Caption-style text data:

====================

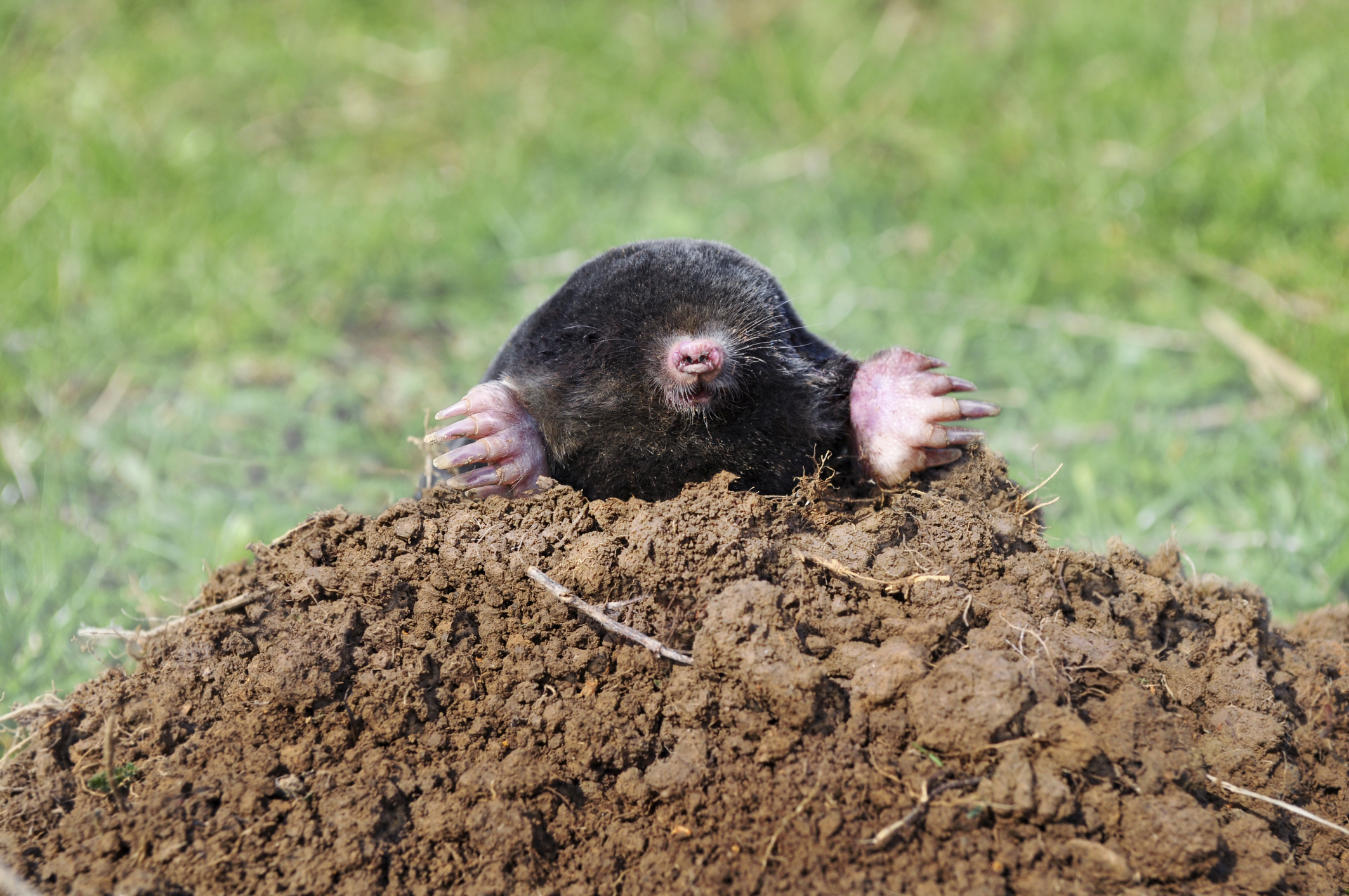 what rodent digs holes in yards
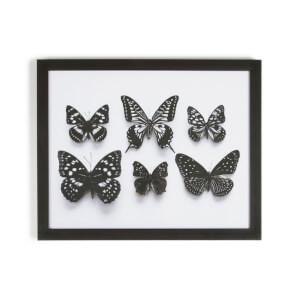 Art For The Home Botanical Butterflies Framed Print Wall Art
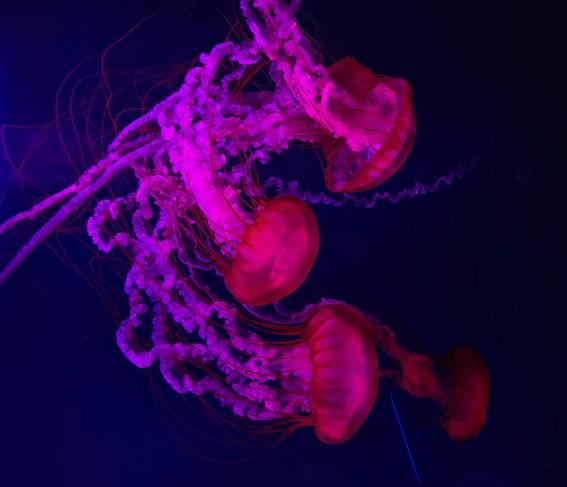 buscan usar fluorescencia de medusas para luz led 2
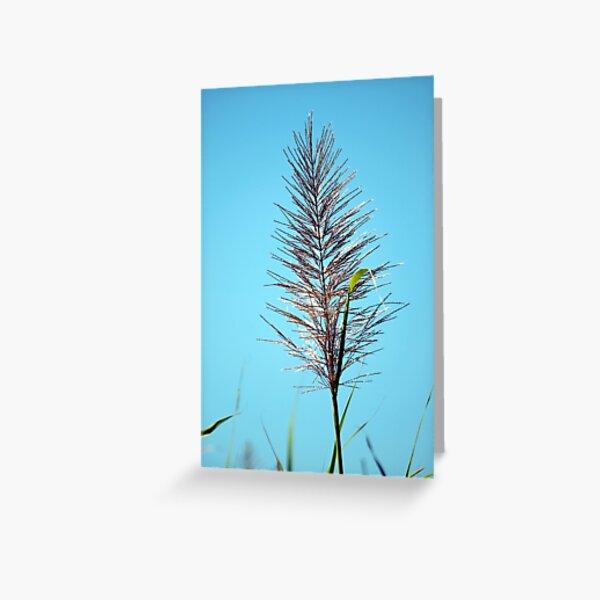 SUGAR CANE FLOWER Greeting Card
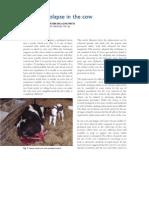 Cattle Uterine Prolapse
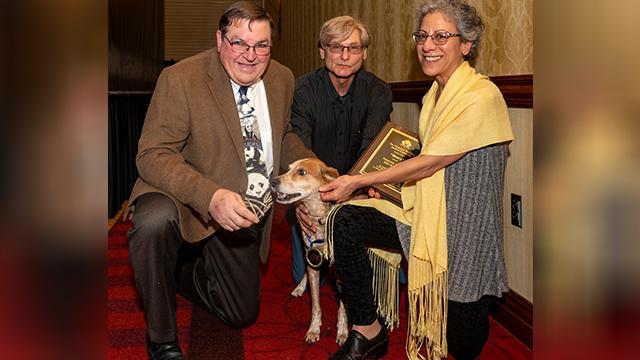 henry the rescue dog_1551845084318.jpg.jpg
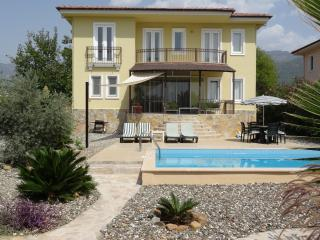 Amber Villa with private swimming pool and garden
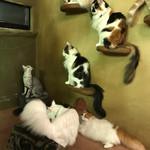 Cat Cafe てまりのおうち - 猫だらけ♪
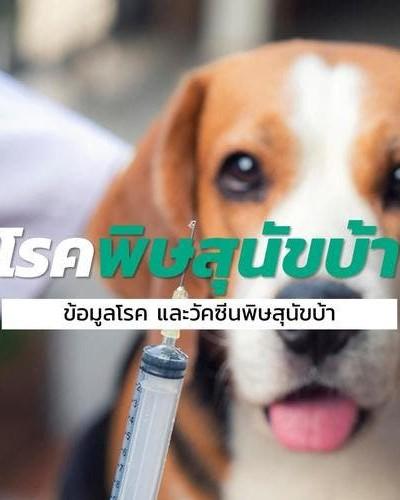 รู้จักกับเกี่ยวกับโรคพิษสุนัขบ้าและก็การฉีดวัคซีนพิษสุนัขบ้า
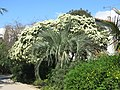 Parc Olbius Riquier - Tree with white flowers.jpg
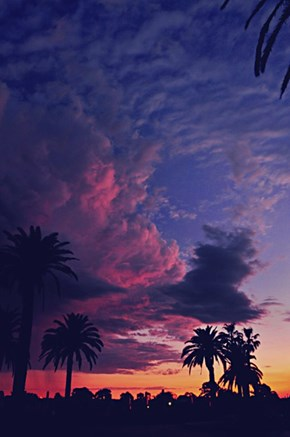 Neon Skies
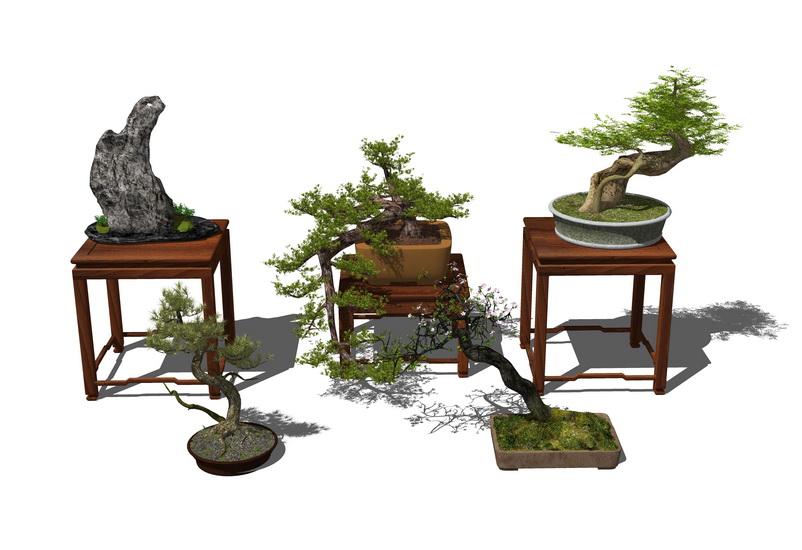 中式盆栽SU模型【ID:236345179】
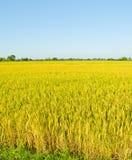 Paesaggio del giacimento del riso in Tailandia Immagini Stock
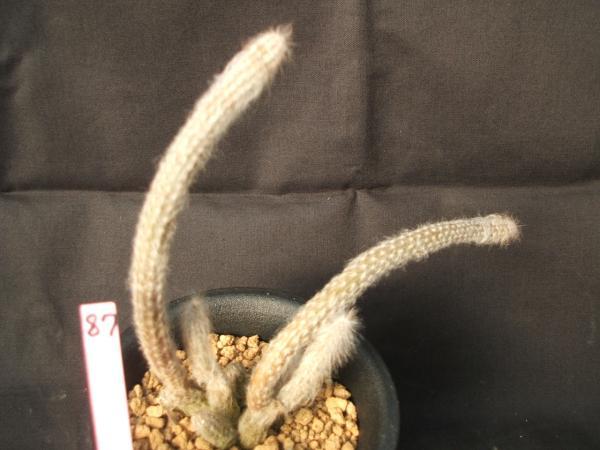 Wilcoxia schmollii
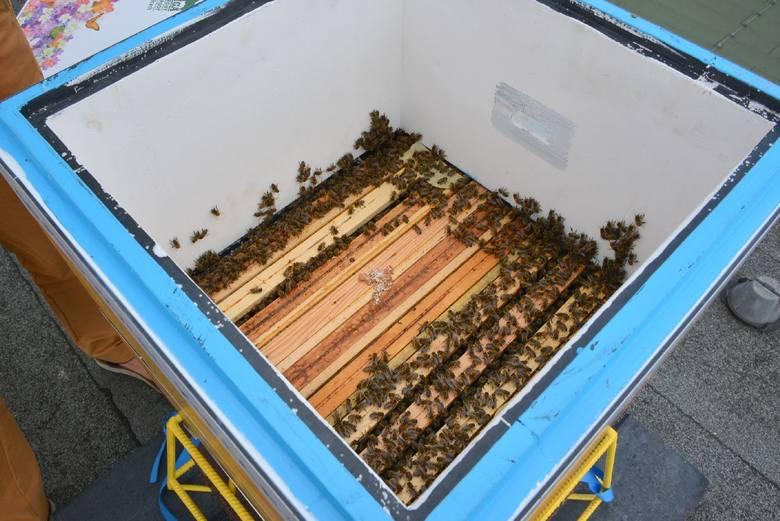 Wielki Dzień Pszczół w Świętokrzyskiem. Dlaczego warto je hodować?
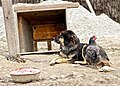 Tibetan Mastiff - Maybe If I don't see you, you don't see me too.jpg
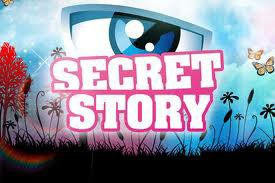 Jeux virtuel (Secret Story)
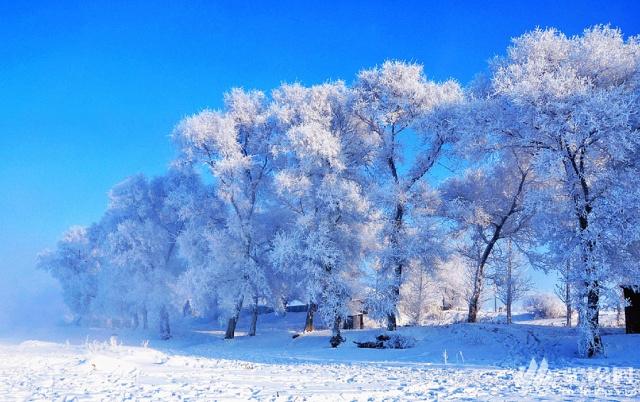 (21)冰雪纯玩游东北——哈尔滨-大雪谷穿越-爸爸去哪摄影基地-中国雪乡-魔界-长白山-雾凇岛赏雪7日游  -户外活动图-驼铃网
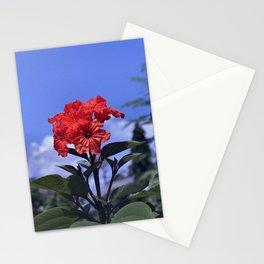 Geiger Tree - Cordia sebestena Stationery Cards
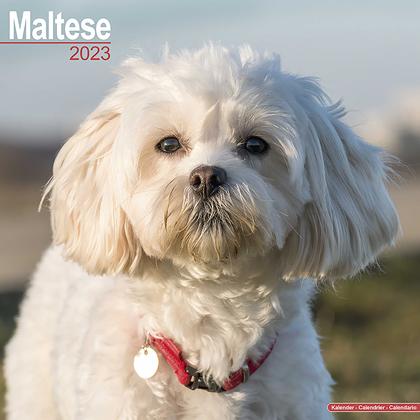 """Kalender 2019 """"Malteser Terrier"""""""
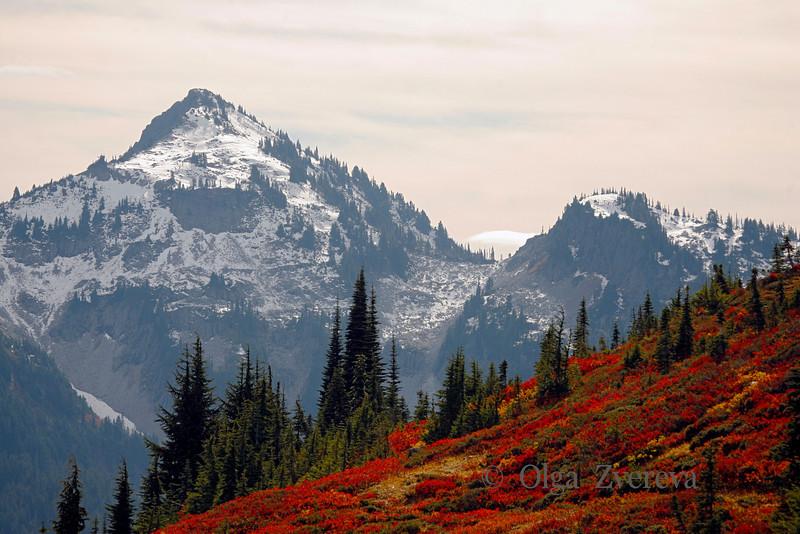 <p>Autumn at Mount Rainier National Park, Washington, USA</p>
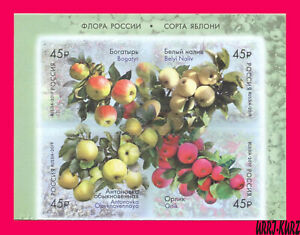 RUSSIA 2019 Nature Flora Fruits Apples Imperforated Selfadhesive block of 4v MNH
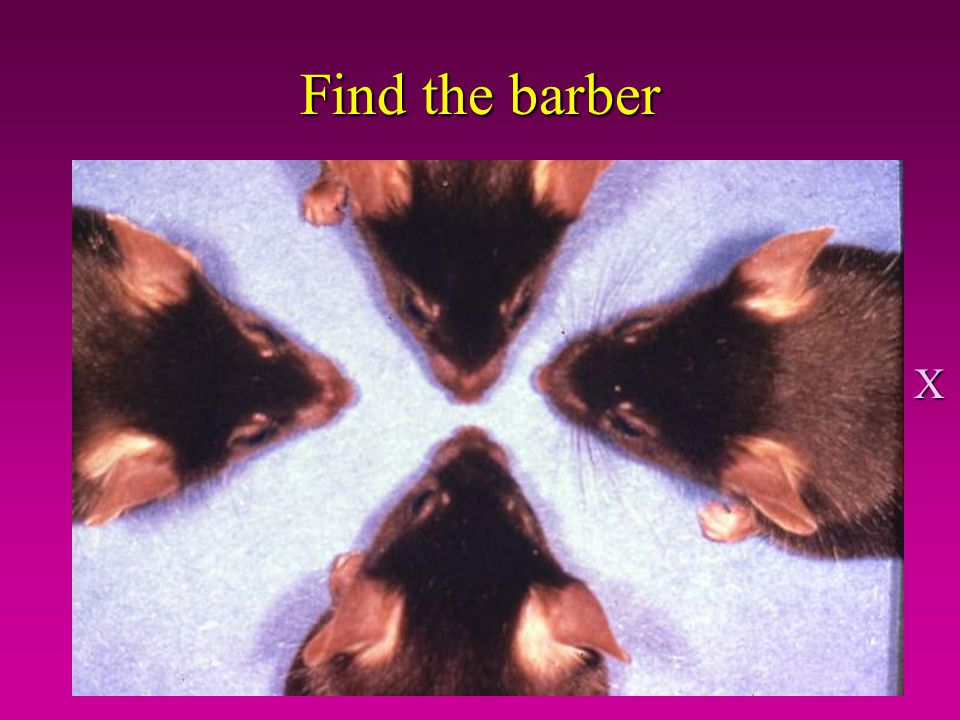 Find the barber X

====================

- **What the task asks**
Transcribe exactly, please, the lines between the start of the records above and the line holding "Geiger Tree - Cordia", counting both of those lines and omitting pictures.

- **Response to the task**
 what rodent digs holes in yards
 Art For The Home Botanical Butterflies Framed Print Wall Art
 buscan usar fluorescencia de medusas para luz led 2
 SUGAR CANE FLOWER Greeting Card
 Cattle Uterine Prolapse
 henry the rescue dog_1551845084318.jpg.jpg
 Amber Villa with private swimming pool and garden
 Cat Cafe てまりのおうち - 猫だらけ♪
 รู้จักกับเกี่ยวกับโรคพิษสุนัขบ้าและก็การฉีดวัคซีนพิษสุนัขบ้า
 Parc Olbius Riquier - Tree with white flowers.jpg
 Neon Skies
 中式盆栽SU模型【ID:236345179】
 Paesaggio del giacimento del riso in Tailandia Immagini Stock
 Wilcoxia schmollii
 Wielki Dzień Pszczół w Świętokrzyskiem. Dlaczego warto je hodować?
 Tibetan Mastiff - Maybe If I don't see you, you don't see me too.jpg
 Jeux virtuel (Secret Story)
 (21)冰雪纯玩游东北——哈尔滨-大雪谷穿越-爸爸去哪摄影基地-中国雪乡-魔界-长白山-雾凇岛赏雪7日游  -户外活动图-驼铃网
 Geiger Tree - Cordia sebestena Stationery Cards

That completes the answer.